For a start, corporate and government leaders should focus on reducing risk for two key areas – critical infrastructure as well as data manipulation and influence operations.
Critical Infrastructure includes companies that power much of the global economy, from financial institutions to law firms to energy companies. North Korean hackers hacked the weak defences of the Bangladesh Central Bank to use the SWIFT systems to steal from the New York Federal reserve.
The SingHealth and Office of Personnel Management hack both show that traditional cyber-security measures are not enough; companies need to protect their networks from the inside to restrict intruders’ lateral movement across data centres and cloud environments.
Countries and organisations need to focus on identifying and securing their "crown jewels."
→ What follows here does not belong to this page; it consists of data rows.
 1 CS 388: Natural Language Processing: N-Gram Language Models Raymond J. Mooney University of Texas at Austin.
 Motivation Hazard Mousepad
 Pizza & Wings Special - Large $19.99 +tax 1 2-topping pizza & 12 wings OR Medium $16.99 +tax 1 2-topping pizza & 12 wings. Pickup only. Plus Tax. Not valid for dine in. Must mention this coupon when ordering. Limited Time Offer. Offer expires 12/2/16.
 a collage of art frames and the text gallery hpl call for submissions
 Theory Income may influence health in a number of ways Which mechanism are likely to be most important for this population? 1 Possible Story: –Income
This is why since 2014, the US government has conducted an annual assessment of the critical infrastructure across the country that, if disrupted through cyber space, would lead to a significant national impact.
Only by identifying its crown jewels can a country prioritise its security investments and regulations to secure the assets that matter most. Most countries haven’t gone through this analytical process.
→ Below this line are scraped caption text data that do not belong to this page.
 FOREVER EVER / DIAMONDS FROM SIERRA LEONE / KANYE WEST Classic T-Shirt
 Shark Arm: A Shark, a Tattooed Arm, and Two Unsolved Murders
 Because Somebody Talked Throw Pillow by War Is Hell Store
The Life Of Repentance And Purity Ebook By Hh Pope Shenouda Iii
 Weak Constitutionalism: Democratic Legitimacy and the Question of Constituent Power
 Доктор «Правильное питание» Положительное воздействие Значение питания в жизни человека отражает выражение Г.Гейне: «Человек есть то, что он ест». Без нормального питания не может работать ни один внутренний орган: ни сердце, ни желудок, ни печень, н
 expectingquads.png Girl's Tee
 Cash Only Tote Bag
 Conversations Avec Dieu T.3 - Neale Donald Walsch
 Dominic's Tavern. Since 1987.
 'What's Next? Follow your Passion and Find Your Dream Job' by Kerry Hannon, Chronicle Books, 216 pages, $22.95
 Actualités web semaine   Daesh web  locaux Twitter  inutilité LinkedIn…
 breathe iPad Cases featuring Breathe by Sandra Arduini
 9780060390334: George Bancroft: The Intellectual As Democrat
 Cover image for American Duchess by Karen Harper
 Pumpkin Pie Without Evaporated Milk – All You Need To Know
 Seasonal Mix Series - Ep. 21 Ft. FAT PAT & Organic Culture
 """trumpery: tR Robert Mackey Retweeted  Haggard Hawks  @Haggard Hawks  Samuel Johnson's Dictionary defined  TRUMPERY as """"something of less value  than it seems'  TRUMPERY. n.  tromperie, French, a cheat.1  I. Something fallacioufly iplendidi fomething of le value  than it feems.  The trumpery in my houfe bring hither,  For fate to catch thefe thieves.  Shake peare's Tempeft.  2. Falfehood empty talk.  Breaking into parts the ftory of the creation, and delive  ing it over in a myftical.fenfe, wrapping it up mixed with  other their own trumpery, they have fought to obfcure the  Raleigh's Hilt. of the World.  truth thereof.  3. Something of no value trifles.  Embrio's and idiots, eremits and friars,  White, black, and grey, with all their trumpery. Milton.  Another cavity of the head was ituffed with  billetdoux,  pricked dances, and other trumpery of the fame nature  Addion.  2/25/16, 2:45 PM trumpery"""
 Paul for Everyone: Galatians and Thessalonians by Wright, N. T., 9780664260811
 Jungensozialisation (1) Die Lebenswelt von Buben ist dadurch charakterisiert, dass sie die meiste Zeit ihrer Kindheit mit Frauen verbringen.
Neither have many large corporations. In the case of SingHealth, for example, the organisation’s “crown jewel” applications included the cloud database that stored personal information for SingHealth’s clients.
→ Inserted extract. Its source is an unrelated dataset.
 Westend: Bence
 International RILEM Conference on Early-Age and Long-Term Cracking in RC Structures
Data centres and cloud environments are largely insecure and vulnerable to breach; once inside a network, an intruder can dwell inside a data centre or cloud for an average of six months.
It is not a question of if but when a breach will occur.
To drive down risk, organisations need to invest in internal micro-segmentation controls to prevent breaches from spreading from server to server.
The Russia campaign against the 2016 US presidential election revealed there is another segment that is potentially more worrisome for a nation’s overall socio-political stability: political and media organisations.
The more politically divided a society, the riper it becomes for exploitation and data manipulation. News media can be hacked or shut down, polling organisations can have their data manipulated, and ‘fake news’ can spread throughout non-discerning populations to trigger violence – as has happened in India.
To undercut large-scape manipulative operations, national leaders have a key role to play in educating society through a clear narrative about risks and solutions.
Outside of government, non-profit organisations can play a significant role. For example, Harvard’s University’s Defending Digital Democracy Project has taken a lead role in educating US state and local government officials about the risks of data manipulation, particularly for the electoral system, and ran exercises and published papers to educate key leaders.
Cyber security has moved from the domain of IT departments and computer scientists to a problem that affects all of us — yet as a recent TODAY Big Read highlighted, individuals still struggle to understand the nature of the threat and what to do about it.
How do we get to a place where individuals take seriously every phishing email or potential breach?
Cyber security requires cultural change; it requires executives to invest time and resources to alter organisational behaviour; it requires managers to promote security best-practices on their teams; it requires individual vigilance within a dangerous digital landscape.
The historian Arthur M. Schlesinger Jr. once spoke of technology’s march as “the challenge of change,” and his lessons still resonate. “Science and technology may revolutionise our lives,” he said, “but memory, myth, and tradition frame our response.”
Asia and other emerging economies have the opportunity today to learn from the lessons of the past and build in cybersecurity at the foundation.
Leaders can start by understanding their most important assets and risks, setting clear priorities, and assigning talent to drive change. The choices they make will shape the world for years to come — and hopefully help countries to avoid some of the challenges the US faced in 2016.